• **DESCRIPTION OF THE TASK**:
Output each line of the listing exactly, though pictures are not to appear.

——

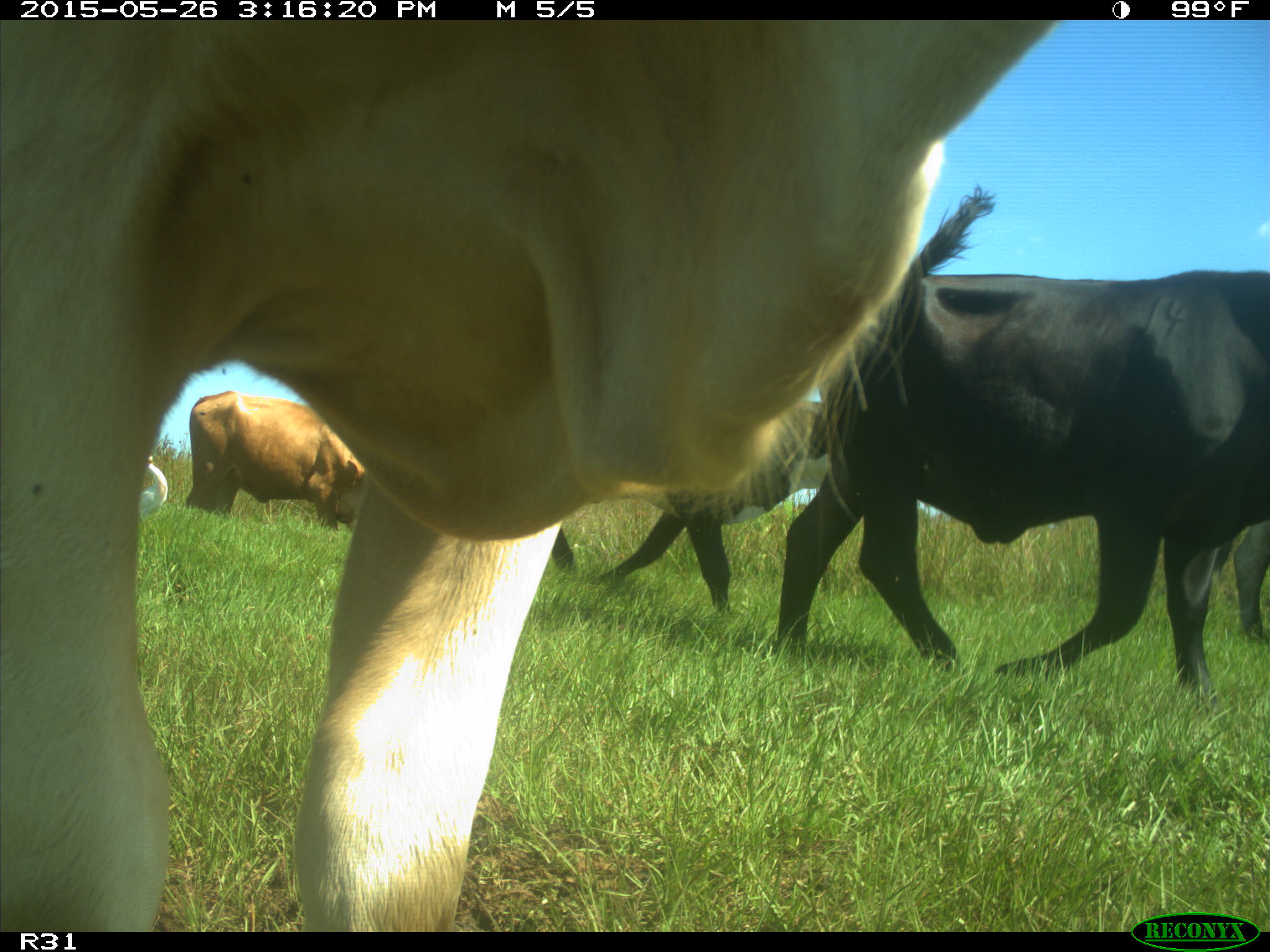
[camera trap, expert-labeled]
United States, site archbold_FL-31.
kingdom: Animalia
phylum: Chordata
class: Mammalia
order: Artiodactyla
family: Bovidae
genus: Bos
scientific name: Bos taurus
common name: domestic cow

——

• **WORKED SOLUTION**:
[camera trap, expert-labeled]
United States, site archbold_FL-31.
kingdom: Animalia
phylum: Chordata
class: Mammalia
order: Artiodactyla
family: Bovidae
genus: Bos
scientific name: Bos taurus
common name: domestic cow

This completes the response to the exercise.